**Exercises:**
**a.** List every person and every organization named in the passage on climate tech investment.
**b.** Proceed with the passage on climate tech investment, picking up after its final sentence.

**Passage to read:**
Another obstacle to scaling climate tech is the lack of standardisation of measurement and reporting. Venture capital firms generally require half-yearly disclosure of metrics from their portfolio companies, which creates a heavy administrative burden.
“It might take two or three weeks for their teams to pull all the data together, and the requirements will be different from each investor,” said Hirsch.
A common framework for such metrics would allow companies to focus more of their time on growth.
Shifting mindsets
A good example of the huge shift that is taking place in climate venture investment is real estate, traditionally an emissions-heavy and slow-moving industry.
“Real estate is significantly increasing the adoption and investment into climate tech solutions, and that is translating into the deal flow and activity we are seeing in the European climate tech market. When we started Fifth Wall in 2017, the focus was on the digitisation of the real estate industry and the innovation around new business models. Right now, a large part of that focus has shifted towards technologies that will help decarbonize the industry, which is also translating into very significant deal flow in that space.” said Miguel Nigorra, partner at Fifth Wall, a venture capital firm.

**Data block:**
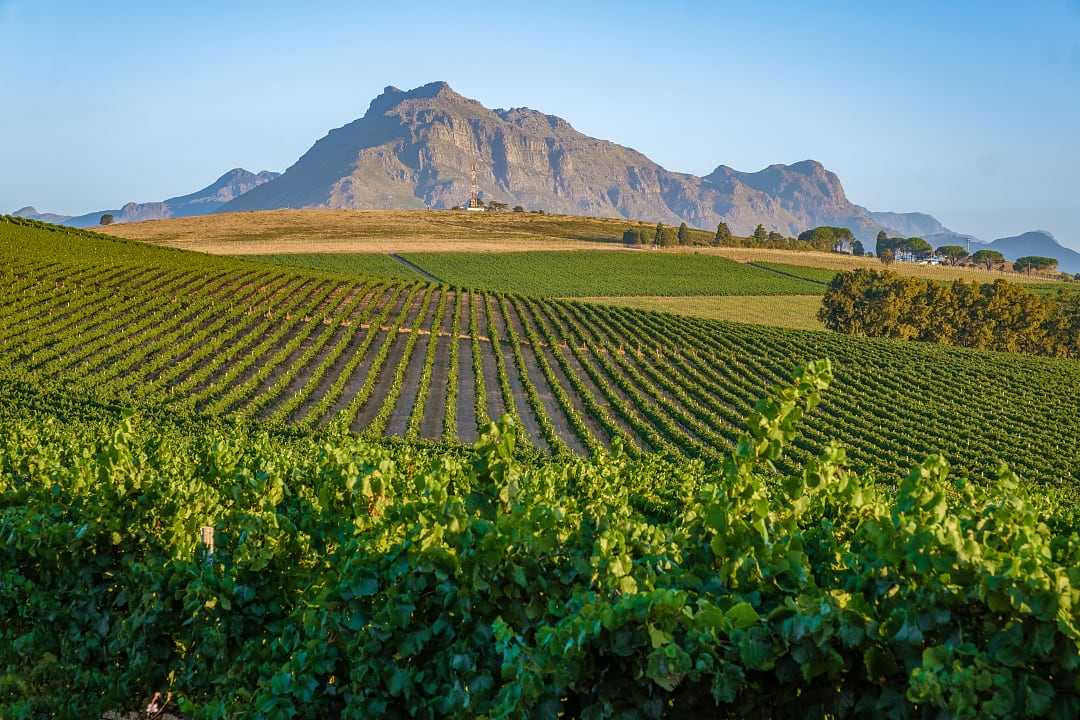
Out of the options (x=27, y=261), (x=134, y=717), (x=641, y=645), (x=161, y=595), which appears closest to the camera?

**Answers given:**
**a.** Hirsch, Miguel Nigorra, Fifth Wall

**b.**
“There’s been a massive shift in corporate attention and adoption from digitising to decarbonising a very old-school industry, as that is the largest challenge that any asset manager or real estate investor will face in the coming years” Nigorra added. That makes sense, given the size of the opportunity: property groups will need to spend USD18 trillion to achieve net zero by 2050, he said.
Technological innovation has the potential to help many industries reduce emissions and accelerate the transition to net zero. Investors across the financial sector are focused on ensuring innovative businesses can access the capital they need to achieve sufficient scale.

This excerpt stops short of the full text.